Give a verbatim quotation of every record.

__________

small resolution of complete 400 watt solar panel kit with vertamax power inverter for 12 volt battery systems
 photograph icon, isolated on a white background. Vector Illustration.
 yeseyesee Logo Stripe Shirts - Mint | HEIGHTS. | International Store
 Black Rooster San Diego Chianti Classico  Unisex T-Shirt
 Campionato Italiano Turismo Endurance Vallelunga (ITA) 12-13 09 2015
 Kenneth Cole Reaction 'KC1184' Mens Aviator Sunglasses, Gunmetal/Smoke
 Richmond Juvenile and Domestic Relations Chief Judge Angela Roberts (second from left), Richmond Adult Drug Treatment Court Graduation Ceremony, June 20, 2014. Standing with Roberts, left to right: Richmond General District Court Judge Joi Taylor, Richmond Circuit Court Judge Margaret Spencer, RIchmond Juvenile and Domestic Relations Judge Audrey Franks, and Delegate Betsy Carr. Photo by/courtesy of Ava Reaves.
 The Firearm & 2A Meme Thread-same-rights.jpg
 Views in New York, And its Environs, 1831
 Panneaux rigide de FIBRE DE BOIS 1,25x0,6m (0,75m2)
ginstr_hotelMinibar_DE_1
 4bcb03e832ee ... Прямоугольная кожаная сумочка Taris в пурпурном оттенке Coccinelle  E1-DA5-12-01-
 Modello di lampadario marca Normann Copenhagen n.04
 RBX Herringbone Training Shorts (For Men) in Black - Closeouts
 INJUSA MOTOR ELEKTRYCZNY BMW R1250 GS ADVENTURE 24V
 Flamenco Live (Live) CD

__________

= Solution to the exercise =
small resolution of complete 400 watt solar panel kit with vertamax power inverter for 12 volt battery systems
 photograph icon, isolated on a white background. Vector Illustration.
 yeseyesee Logo Stripe Shirts - Mint | HEIGHTS. | International Store
 Black Rooster San Diego Chianti Classico  Unisex T-Shirt
 Campionato Italiano Turismo Endurance Vallelunga (ITA) 12-13 09 2015
 Kenneth Cole Reaction 'KC1184' Mens Aviator Sunglasses, Gunmetal/Smoke
 Richmond Juvenile and Domestic Relations Chief Judge Angela Roberts (second from left), Richmond Adult Drug Treatment Court Graduation Ceremony, June 20, 2014. Standing with Roberts, left to right: Richmond General District Court Judge Joi Taylor, Richmond Circuit Court Judge Margaret Spencer, RIchmond Juvenile and Domestic Relations Judge Audrey Franks, and Delegate Betsy Carr. Photo by/courtesy of Ava Reaves.
 The Firearm & 2A Meme Thread-same-rights.jpg
 Views in New York, And its Environs, 1831
 Panneaux rigide de FIBRE DE BOIS 1,25x0,6m (0,75m2)
ginstr_hotelMinibar_DE_1
 4bcb03e832ee ... Прямоугольная кожаная сумочка Taris в пурпурном оттенке Coccinelle  E1-DA5-12-01-
 Modello di lampadario marca Normann Copenhagen n.04
 RBX Herringbone Training Shorts (For Men) in Black - Closeouts
 INJUSA MOTOR ELEKTRYCZNY BMW R1250 GS ADVENTURE 24V
 Flamenco Live (Live) CD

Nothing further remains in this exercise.